Definition
A risk that a pilot accepts during flight planning or operation without any corresponding benefit to safety, mission completion, or training value. In risk management, an unnecessary risk is one that could be removed, reduced, or avoided entirely without compromising the purpose of the flight.
Plain English
A risk you are taking that you don't actually need to take. You could remove it and still complete the flight just as well.
Context Anchor
Seen in risk management and aeronautical decision-making discussions when a pilot decides whether to go, continue, delay, divert, or change the plan.
Derivation
“Unnecessary” means “not needed.” “Risk” comes from older words connected with danger or uncertainty. Together, the phrase points to danger that is not required for the flight’s real purpose.
Why Pilots Care
Accepting unnecessary risk is a leading contributor to preventable general aviation accidents.
Intuition Check
Unnecessary risk does not mean all risk can be removed from flying.
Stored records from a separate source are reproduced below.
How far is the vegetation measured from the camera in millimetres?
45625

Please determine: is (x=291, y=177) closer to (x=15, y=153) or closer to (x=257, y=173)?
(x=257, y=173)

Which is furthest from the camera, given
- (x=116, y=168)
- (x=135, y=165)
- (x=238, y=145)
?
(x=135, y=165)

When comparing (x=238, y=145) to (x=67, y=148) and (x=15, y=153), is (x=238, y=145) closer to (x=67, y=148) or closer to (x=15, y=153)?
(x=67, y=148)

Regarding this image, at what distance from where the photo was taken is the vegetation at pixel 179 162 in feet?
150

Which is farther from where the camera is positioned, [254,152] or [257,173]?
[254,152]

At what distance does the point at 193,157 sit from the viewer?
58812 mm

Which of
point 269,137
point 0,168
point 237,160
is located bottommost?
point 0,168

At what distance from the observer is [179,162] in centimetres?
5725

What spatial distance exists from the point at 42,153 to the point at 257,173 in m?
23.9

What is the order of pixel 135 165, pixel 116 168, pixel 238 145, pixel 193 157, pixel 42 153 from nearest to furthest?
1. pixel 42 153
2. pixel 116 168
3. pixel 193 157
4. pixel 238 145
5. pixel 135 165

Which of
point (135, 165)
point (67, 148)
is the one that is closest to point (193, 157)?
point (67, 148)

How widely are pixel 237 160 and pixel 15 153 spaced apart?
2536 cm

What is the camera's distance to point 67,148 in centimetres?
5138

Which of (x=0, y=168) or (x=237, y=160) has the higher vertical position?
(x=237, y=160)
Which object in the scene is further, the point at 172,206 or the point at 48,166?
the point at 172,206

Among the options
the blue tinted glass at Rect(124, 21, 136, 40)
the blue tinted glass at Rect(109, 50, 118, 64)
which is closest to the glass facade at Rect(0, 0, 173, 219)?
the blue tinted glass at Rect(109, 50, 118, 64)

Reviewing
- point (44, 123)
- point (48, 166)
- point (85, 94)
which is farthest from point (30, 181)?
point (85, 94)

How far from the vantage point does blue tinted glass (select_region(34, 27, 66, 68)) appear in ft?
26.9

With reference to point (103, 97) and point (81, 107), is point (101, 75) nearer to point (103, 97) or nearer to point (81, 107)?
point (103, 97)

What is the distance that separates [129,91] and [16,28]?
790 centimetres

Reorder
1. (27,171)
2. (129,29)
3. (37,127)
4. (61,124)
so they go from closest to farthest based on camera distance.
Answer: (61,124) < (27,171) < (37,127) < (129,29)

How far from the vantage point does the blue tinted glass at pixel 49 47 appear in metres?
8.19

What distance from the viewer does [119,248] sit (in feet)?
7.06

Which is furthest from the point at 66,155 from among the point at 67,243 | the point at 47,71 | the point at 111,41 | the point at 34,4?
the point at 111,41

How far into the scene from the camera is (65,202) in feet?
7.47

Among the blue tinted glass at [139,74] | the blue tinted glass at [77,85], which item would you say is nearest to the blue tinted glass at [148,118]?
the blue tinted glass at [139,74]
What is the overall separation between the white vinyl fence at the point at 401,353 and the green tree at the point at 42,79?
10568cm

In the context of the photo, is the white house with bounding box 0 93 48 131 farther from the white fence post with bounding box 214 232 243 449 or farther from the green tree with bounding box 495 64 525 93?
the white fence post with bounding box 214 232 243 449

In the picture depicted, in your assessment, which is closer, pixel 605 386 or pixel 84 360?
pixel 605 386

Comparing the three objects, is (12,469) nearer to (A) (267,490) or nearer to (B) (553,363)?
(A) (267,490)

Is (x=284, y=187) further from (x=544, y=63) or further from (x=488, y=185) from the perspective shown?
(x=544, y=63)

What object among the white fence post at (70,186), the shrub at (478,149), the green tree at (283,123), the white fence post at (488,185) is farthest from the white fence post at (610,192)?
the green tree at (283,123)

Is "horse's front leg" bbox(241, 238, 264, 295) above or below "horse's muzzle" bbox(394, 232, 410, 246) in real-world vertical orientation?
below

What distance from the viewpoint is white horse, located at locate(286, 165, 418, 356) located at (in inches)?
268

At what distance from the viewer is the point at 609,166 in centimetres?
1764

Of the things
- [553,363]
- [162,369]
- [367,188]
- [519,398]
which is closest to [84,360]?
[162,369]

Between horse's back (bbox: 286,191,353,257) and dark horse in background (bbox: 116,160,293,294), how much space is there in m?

It means the pilot is accepting a danger that is not needed, or that could be lowered by a reasonable choice.
Example Sentence 1
Departing without checking the latest weather briefing introduces an unnecessary risk, since the information is freely available and takes only minutes to review.
Example Sentence 2
By reviewing the NOTAMs and adjusting the departure time, she removed what would have been an unnecessary risk from the flight.